Credo der Transparenz

Das entspricht nicht Drostens Credo der Transparenz und reinen Lehre. Er zerlegt die Studie. Für die Medien ist es ein Streit zwischen Merkel und Laschet. Für Drosten angewandte Wissenschaft. Diskurs gehört zur Forschung. „Nicht plausibel“, heißt das in seiner Sprache.

Doch auch der Meister kann irren. Manche Position muss Drosten wissenschaftlich räumen. Irren ist nicht nur menschlich. Es gehört zur Wissenschaft. Nur muss man sich Fehler eingestehen. Drosten kann das. Seine Fans loben ihn dafür. Seine Kritiker nehmen ihm nicht nur das übel. Selbst Morddrohungen hat es gegeben. These, Falsifizierung – was klingt wie ein Schnellkurs in Wissenschaftstheorie, ist zur politischen Grundsatzfrage geworden. Eine bunte Querfront macht mobil gegen Corona-Maßnahmen, Regierung und die Erkenntnisse der Forschung. „Jetzt ist Alltagsverstand gefragt“, entgegnet Drosten den Verschwörungsfanatikern.

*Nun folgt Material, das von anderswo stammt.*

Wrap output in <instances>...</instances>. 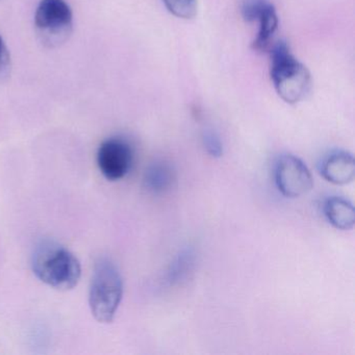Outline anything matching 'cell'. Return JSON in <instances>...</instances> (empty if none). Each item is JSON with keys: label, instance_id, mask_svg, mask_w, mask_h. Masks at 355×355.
<instances>
[{"label": "cell", "instance_id": "2", "mask_svg": "<svg viewBox=\"0 0 355 355\" xmlns=\"http://www.w3.org/2000/svg\"><path fill=\"white\" fill-rule=\"evenodd\" d=\"M270 76L280 98L290 105L300 103L311 90L309 69L293 55L286 42L277 43L271 51Z\"/></svg>", "mask_w": 355, "mask_h": 355}, {"label": "cell", "instance_id": "7", "mask_svg": "<svg viewBox=\"0 0 355 355\" xmlns=\"http://www.w3.org/2000/svg\"><path fill=\"white\" fill-rule=\"evenodd\" d=\"M321 174L328 182L336 186L350 184L355 176L354 157L347 151H334L322 162Z\"/></svg>", "mask_w": 355, "mask_h": 355}, {"label": "cell", "instance_id": "1", "mask_svg": "<svg viewBox=\"0 0 355 355\" xmlns=\"http://www.w3.org/2000/svg\"><path fill=\"white\" fill-rule=\"evenodd\" d=\"M32 267L37 278L57 290H71L78 286L82 276V267L76 255L51 241L37 247Z\"/></svg>", "mask_w": 355, "mask_h": 355}, {"label": "cell", "instance_id": "5", "mask_svg": "<svg viewBox=\"0 0 355 355\" xmlns=\"http://www.w3.org/2000/svg\"><path fill=\"white\" fill-rule=\"evenodd\" d=\"M278 191L286 198H299L313 189V180L304 162L293 155L278 157L274 168Z\"/></svg>", "mask_w": 355, "mask_h": 355}, {"label": "cell", "instance_id": "14", "mask_svg": "<svg viewBox=\"0 0 355 355\" xmlns=\"http://www.w3.org/2000/svg\"><path fill=\"white\" fill-rule=\"evenodd\" d=\"M265 1L263 0H249L243 6V17L247 21H254Z\"/></svg>", "mask_w": 355, "mask_h": 355}, {"label": "cell", "instance_id": "12", "mask_svg": "<svg viewBox=\"0 0 355 355\" xmlns=\"http://www.w3.org/2000/svg\"><path fill=\"white\" fill-rule=\"evenodd\" d=\"M203 146L213 157H221L223 155V144L220 137L214 130H207L202 135Z\"/></svg>", "mask_w": 355, "mask_h": 355}, {"label": "cell", "instance_id": "10", "mask_svg": "<svg viewBox=\"0 0 355 355\" xmlns=\"http://www.w3.org/2000/svg\"><path fill=\"white\" fill-rule=\"evenodd\" d=\"M257 20L259 22V30L257 38L253 41L252 47L255 51H263L270 46L271 39L277 31L278 16L275 8L265 1Z\"/></svg>", "mask_w": 355, "mask_h": 355}, {"label": "cell", "instance_id": "9", "mask_svg": "<svg viewBox=\"0 0 355 355\" xmlns=\"http://www.w3.org/2000/svg\"><path fill=\"white\" fill-rule=\"evenodd\" d=\"M175 182L173 167L166 161H155L151 164L144 173V187L149 192L161 194L170 190Z\"/></svg>", "mask_w": 355, "mask_h": 355}, {"label": "cell", "instance_id": "3", "mask_svg": "<svg viewBox=\"0 0 355 355\" xmlns=\"http://www.w3.org/2000/svg\"><path fill=\"white\" fill-rule=\"evenodd\" d=\"M123 297V279L115 263L107 259L95 265L89 291L91 313L99 323H111Z\"/></svg>", "mask_w": 355, "mask_h": 355}, {"label": "cell", "instance_id": "13", "mask_svg": "<svg viewBox=\"0 0 355 355\" xmlns=\"http://www.w3.org/2000/svg\"><path fill=\"white\" fill-rule=\"evenodd\" d=\"M11 70V55H10L9 49H8L3 37L0 36V82L9 78Z\"/></svg>", "mask_w": 355, "mask_h": 355}, {"label": "cell", "instance_id": "11", "mask_svg": "<svg viewBox=\"0 0 355 355\" xmlns=\"http://www.w3.org/2000/svg\"><path fill=\"white\" fill-rule=\"evenodd\" d=\"M168 11L178 18L192 19L197 14V0H163Z\"/></svg>", "mask_w": 355, "mask_h": 355}, {"label": "cell", "instance_id": "4", "mask_svg": "<svg viewBox=\"0 0 355 355\" xmlns=\"http://www.w3.org/2000/svg\"><path fill=\"white\" fill-rule=\"evenodd\" d=\"M37 35L43 44L57 47L69 39L73 14L65 0H41L35 14Z\"/></svg>", "mask_w": 355, "mask_h": 355}, {"label": "cell", "instance_id": "6", "mask_svg": "<svg viewBox=\"0 0 355 355\" xmlns=\"http://www.w3.org/2000/svg\"><path fill=\"white\" fill-rule=\"evenodd\" d=\"M134 163V151L130 143L121 138L103 141L97 153V165L101 174L111 182L125 178Z\"/></svg>", "mask_w": 355, "mask_h": 355}, {"label": "cell", "instance_id": "8", "mask_svg": "<svg viewBox=\"0 0 355 355\" xmlns=\"http://www.w3.org/2000/svg\"><path fill=\"white\" fill-rule=\"evenodd\" d=\"M324 215L336 230H350L354 227L355 209L352 202L343 197H330L324 203Z\"/></svg>", "mask_w": 355, "mask_h": 355}]
</instances>
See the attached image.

Längst geht es um mehr als Corona. Drosten steht dafür symbolisch. Es geht um zwei Kulturen: Worauf soll sich Politik als Kunst des Zusammenlebens gründen – auf der Wut des Instinkts oder auf der rationalen Kraft des Diskurses. Drosten setzt auf die Macht der Vernunft. „Wenn man überhaupt verhandelt, dann mit der Natur“, sagt er ganz in der Tradition der Aufklärung. Klugheit trotzt der Wut. Deshalb ist Drosten mehr als ein Posterboy der Wissenschaft. Er ist längst ein Verteidiger der liberalen Freiheit.